New initiative supports community clinics that care for uninsured, underinsured, and low-income residents.
While the Affordable Care Act helped provide more access to insurance, it didn’t alleviate the need for community-supported or free clinics. The $1.2 million, multiyear fund is held by the Oregon Community Foundation. By providing both funding and technical assistance, these investments will strengthen the clinics’ capacity and infrastructure as they adapt to the evolving needs of their patients. Factors such as ongoing health care reform, Medicaid transformation and increasing pressure on the health care safety net all have an impact on the clinics.
Community-supported clinics provide a variety of primary care services, often through volunteer physicians and nurses working at evening clinics to serve low-income, uninsured people. While each clinic is unique, they all have one thing in common — they exist because of the support they get from the local community.

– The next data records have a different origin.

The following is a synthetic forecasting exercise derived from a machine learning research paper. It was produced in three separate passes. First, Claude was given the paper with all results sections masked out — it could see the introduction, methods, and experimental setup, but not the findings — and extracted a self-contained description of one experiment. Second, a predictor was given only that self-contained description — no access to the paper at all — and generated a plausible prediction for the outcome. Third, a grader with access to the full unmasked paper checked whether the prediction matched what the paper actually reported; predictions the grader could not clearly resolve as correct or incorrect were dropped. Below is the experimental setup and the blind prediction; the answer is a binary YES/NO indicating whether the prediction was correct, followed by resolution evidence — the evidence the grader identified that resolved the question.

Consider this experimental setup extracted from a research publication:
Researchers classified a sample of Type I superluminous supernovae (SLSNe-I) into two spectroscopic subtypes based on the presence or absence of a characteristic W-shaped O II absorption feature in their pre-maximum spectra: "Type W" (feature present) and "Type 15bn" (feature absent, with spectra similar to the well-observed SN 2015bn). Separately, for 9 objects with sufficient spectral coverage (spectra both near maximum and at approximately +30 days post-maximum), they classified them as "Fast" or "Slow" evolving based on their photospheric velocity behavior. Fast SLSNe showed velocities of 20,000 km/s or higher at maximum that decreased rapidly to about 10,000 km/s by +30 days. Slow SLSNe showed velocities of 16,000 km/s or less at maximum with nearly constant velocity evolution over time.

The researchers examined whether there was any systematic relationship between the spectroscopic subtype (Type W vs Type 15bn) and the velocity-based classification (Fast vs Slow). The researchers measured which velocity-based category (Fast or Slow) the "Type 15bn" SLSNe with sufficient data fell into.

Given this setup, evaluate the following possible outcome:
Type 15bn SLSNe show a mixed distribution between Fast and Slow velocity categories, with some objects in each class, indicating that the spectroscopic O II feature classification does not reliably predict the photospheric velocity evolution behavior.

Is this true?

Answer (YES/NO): NO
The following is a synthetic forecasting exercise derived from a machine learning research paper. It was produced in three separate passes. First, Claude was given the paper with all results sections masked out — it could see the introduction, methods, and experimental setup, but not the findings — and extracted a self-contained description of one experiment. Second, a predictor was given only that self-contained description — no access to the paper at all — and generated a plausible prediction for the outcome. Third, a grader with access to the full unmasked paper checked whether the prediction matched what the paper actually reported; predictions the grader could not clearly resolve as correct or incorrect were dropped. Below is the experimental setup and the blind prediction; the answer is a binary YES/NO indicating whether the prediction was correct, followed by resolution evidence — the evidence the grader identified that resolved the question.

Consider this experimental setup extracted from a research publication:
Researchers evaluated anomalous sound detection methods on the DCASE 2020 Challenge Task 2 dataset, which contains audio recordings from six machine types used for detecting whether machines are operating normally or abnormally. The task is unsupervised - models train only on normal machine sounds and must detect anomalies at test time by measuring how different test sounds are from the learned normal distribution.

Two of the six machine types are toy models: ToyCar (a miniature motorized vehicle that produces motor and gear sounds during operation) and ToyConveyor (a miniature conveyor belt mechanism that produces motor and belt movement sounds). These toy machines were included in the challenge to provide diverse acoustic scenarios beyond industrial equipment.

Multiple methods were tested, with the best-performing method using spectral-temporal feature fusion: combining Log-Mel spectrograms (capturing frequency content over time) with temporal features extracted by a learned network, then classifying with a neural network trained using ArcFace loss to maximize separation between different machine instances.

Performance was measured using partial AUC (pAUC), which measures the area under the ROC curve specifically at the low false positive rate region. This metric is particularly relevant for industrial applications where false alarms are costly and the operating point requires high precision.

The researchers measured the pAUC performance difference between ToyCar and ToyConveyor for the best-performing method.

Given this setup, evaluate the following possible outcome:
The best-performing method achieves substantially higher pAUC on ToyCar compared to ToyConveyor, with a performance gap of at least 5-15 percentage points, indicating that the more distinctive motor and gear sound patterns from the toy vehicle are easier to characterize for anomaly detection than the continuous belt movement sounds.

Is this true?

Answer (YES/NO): YES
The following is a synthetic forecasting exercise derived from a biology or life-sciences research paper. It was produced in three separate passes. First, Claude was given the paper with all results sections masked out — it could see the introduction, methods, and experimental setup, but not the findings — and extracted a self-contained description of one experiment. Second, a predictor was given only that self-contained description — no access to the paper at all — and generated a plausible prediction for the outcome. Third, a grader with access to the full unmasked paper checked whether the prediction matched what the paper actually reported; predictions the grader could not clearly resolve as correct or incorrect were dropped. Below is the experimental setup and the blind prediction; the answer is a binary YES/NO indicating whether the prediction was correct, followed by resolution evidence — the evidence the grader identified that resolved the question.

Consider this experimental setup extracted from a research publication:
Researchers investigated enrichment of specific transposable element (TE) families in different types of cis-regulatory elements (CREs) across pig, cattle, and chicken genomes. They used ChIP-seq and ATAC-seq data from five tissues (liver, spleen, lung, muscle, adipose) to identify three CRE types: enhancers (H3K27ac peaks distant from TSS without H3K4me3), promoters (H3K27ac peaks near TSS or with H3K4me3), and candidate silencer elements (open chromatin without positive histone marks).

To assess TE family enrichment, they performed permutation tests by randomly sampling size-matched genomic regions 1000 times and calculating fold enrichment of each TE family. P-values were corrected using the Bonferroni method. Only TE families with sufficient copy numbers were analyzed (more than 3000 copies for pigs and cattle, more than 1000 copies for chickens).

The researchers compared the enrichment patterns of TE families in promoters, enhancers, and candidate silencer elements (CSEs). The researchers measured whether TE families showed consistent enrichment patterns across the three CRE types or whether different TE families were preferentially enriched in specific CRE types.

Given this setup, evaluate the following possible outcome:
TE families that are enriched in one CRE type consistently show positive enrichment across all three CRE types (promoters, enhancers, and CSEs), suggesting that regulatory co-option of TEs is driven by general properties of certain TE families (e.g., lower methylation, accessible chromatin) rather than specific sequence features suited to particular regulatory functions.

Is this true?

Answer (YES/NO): NO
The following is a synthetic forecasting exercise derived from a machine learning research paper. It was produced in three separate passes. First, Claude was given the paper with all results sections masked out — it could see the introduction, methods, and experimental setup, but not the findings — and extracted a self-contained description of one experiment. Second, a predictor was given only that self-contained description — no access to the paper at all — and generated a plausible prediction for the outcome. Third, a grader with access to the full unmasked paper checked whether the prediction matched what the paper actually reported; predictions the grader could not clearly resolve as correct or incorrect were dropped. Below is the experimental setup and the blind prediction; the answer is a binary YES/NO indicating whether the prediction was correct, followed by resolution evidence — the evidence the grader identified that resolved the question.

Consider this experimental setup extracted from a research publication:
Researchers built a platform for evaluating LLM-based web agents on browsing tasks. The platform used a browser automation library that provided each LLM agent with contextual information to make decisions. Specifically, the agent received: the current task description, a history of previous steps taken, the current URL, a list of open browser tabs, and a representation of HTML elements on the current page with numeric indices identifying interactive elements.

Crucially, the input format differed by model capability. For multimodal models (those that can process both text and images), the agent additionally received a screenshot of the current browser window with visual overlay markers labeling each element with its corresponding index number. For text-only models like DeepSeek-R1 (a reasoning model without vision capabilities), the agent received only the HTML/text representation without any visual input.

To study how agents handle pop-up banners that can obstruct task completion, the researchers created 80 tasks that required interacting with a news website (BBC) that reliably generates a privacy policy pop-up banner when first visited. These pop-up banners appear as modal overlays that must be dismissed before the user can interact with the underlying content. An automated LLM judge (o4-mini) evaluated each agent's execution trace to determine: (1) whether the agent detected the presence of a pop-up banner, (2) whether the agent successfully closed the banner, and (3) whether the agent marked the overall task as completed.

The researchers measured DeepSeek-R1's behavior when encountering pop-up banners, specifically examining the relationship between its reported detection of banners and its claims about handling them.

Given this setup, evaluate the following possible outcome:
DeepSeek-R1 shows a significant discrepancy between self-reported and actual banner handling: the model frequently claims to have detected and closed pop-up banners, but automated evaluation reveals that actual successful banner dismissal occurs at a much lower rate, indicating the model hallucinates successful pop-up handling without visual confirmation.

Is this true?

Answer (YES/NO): NO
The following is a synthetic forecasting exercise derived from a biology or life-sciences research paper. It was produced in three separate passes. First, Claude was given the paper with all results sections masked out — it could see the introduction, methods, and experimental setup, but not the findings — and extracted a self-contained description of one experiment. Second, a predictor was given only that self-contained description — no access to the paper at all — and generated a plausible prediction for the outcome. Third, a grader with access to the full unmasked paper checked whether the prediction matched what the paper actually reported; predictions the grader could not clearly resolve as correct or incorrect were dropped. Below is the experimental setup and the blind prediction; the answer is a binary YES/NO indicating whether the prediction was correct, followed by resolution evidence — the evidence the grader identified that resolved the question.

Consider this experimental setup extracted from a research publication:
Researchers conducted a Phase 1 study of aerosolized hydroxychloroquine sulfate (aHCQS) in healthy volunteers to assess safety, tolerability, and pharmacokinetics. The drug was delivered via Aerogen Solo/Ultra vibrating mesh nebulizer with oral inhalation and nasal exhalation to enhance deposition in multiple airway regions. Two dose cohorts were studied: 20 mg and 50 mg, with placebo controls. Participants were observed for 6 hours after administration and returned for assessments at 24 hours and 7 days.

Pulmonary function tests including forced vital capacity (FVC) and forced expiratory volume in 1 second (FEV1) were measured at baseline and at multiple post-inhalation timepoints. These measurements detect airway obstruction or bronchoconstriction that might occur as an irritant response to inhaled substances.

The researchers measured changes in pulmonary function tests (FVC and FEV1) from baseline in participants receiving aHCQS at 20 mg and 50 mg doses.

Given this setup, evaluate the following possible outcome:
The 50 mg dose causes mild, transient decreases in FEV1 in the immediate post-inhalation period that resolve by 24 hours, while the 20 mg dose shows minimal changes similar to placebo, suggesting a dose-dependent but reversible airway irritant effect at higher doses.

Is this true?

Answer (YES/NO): NO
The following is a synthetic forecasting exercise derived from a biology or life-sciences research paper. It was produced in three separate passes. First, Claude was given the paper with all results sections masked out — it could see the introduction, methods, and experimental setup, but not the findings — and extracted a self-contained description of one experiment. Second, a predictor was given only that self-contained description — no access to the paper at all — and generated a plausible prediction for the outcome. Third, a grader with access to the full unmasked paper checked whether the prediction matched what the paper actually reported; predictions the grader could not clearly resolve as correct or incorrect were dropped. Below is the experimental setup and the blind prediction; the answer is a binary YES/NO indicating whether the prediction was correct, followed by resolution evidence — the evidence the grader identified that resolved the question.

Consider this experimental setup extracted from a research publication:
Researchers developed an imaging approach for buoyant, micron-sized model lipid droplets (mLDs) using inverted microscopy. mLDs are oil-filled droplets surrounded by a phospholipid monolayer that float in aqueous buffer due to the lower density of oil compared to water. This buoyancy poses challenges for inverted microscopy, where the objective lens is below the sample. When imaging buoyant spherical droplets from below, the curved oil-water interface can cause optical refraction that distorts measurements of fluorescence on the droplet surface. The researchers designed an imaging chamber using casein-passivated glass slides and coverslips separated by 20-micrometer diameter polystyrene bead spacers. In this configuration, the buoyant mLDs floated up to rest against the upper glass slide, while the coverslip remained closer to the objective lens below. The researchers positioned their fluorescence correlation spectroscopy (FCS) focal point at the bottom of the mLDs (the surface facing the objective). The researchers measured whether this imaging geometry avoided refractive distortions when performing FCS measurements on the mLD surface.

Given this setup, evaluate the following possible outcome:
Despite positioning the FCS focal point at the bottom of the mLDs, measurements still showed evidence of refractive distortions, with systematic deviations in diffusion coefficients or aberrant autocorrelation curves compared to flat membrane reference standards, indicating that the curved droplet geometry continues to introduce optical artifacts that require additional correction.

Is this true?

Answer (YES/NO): NO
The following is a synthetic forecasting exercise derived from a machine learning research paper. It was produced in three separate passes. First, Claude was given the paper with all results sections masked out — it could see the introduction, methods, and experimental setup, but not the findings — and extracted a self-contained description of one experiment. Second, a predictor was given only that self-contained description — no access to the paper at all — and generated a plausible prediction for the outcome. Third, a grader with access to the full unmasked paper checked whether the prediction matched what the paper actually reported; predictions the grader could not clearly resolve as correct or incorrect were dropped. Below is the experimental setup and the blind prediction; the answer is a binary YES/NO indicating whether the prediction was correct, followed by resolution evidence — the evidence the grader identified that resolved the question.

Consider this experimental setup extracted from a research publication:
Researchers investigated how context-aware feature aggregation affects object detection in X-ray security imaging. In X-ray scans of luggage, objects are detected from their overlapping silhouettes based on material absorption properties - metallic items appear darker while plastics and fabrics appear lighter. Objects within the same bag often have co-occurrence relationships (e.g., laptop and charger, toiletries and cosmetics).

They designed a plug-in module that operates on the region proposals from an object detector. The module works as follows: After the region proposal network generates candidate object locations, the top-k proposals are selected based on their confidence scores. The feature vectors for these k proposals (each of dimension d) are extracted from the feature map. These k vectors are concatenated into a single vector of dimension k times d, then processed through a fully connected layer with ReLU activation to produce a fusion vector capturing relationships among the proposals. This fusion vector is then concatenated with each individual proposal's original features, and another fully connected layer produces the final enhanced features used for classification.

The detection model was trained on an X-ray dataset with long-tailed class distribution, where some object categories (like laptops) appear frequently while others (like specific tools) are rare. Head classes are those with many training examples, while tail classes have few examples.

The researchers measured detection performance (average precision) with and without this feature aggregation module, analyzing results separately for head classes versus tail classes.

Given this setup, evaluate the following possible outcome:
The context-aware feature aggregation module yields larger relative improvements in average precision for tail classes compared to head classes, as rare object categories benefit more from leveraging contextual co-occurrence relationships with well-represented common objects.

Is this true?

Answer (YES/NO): YES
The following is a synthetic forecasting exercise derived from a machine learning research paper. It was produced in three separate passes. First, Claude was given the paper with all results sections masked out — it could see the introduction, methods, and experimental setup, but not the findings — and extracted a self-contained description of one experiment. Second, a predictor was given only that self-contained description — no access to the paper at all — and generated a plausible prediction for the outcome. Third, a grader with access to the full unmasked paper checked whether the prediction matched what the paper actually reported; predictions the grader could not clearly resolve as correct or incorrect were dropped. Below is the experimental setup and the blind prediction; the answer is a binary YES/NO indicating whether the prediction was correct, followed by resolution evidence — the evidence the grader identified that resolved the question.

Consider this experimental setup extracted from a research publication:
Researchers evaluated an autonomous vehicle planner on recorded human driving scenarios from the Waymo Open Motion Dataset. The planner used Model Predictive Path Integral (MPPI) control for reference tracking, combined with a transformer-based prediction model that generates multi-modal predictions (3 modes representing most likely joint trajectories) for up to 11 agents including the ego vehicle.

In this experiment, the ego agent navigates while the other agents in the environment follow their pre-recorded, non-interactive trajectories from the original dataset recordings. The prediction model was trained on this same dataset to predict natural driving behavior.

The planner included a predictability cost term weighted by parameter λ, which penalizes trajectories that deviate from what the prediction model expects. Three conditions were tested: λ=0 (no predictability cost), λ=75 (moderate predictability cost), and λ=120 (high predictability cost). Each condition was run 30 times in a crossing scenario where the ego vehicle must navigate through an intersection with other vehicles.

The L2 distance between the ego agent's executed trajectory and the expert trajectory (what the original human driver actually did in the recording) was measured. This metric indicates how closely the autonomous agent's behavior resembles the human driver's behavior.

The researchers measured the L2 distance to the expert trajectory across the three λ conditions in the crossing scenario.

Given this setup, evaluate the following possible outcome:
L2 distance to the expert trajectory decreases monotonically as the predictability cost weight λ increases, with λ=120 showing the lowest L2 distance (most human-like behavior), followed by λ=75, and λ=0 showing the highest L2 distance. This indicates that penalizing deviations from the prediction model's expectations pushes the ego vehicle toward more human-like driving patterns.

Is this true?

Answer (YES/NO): YES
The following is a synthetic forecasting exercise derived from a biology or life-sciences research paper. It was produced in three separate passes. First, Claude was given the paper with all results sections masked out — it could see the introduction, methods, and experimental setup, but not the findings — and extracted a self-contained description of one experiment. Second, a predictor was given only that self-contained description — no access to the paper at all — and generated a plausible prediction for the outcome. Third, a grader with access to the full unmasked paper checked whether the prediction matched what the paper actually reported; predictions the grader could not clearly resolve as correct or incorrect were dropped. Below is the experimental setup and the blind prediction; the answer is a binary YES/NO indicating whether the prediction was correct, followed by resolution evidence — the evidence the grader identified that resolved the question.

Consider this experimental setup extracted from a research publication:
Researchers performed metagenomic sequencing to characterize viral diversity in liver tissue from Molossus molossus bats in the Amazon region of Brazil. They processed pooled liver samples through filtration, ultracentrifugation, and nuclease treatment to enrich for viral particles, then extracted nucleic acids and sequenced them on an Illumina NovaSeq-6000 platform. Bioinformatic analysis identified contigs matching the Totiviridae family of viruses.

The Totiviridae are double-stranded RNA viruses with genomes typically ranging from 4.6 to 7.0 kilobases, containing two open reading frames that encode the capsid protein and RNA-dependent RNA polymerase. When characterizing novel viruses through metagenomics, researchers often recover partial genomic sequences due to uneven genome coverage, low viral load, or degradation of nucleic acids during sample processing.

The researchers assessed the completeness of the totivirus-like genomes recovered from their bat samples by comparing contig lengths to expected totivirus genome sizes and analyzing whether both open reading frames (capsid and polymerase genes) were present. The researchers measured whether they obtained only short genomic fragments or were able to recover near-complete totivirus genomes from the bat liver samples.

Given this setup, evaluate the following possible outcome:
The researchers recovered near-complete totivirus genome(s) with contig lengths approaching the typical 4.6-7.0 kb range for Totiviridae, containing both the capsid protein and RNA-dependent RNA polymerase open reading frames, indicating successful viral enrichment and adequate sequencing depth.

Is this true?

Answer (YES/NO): YES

“The most typical patient profile for our clinic is a low-wage worker with no health insurance, often working two or more jobs to support their families,” said Martha Spiers, LCSW, executive director of Clackamas Volunteers in Medicine. “They defer their own care in order to maintain housing and other essentials for their families and are often just one medical bill away from homelessness, and months away from disability or the need for emergency room care.”
Spiers adds that “Like our patients, CVIM is often unsure of how we will pay the bills from month to month. This initiative is providing us with critical technical and financial support to create a business plan and ongoing stability for our organization, so we can focus on the needs of our patients.”
The clinics below will be the first to receive grants from the fund; they’ll each receive a $100,000 grant over a two-year period:
- Battle Ground Health Care in Battle Ground, Washington, will develop a sustainable business plan that allows for increased access to health care for uninsured and underinsured people in Clark and Cowlitz counties.
- Borland Free Clinic in Tualatin, Oregon, will hire a part-time clinic manager and a bilingual lifestyle coach to support the medical director and increase the number of medical clinics and bilingual education opportunities provided to low-income people in Clackamas and Washington counties.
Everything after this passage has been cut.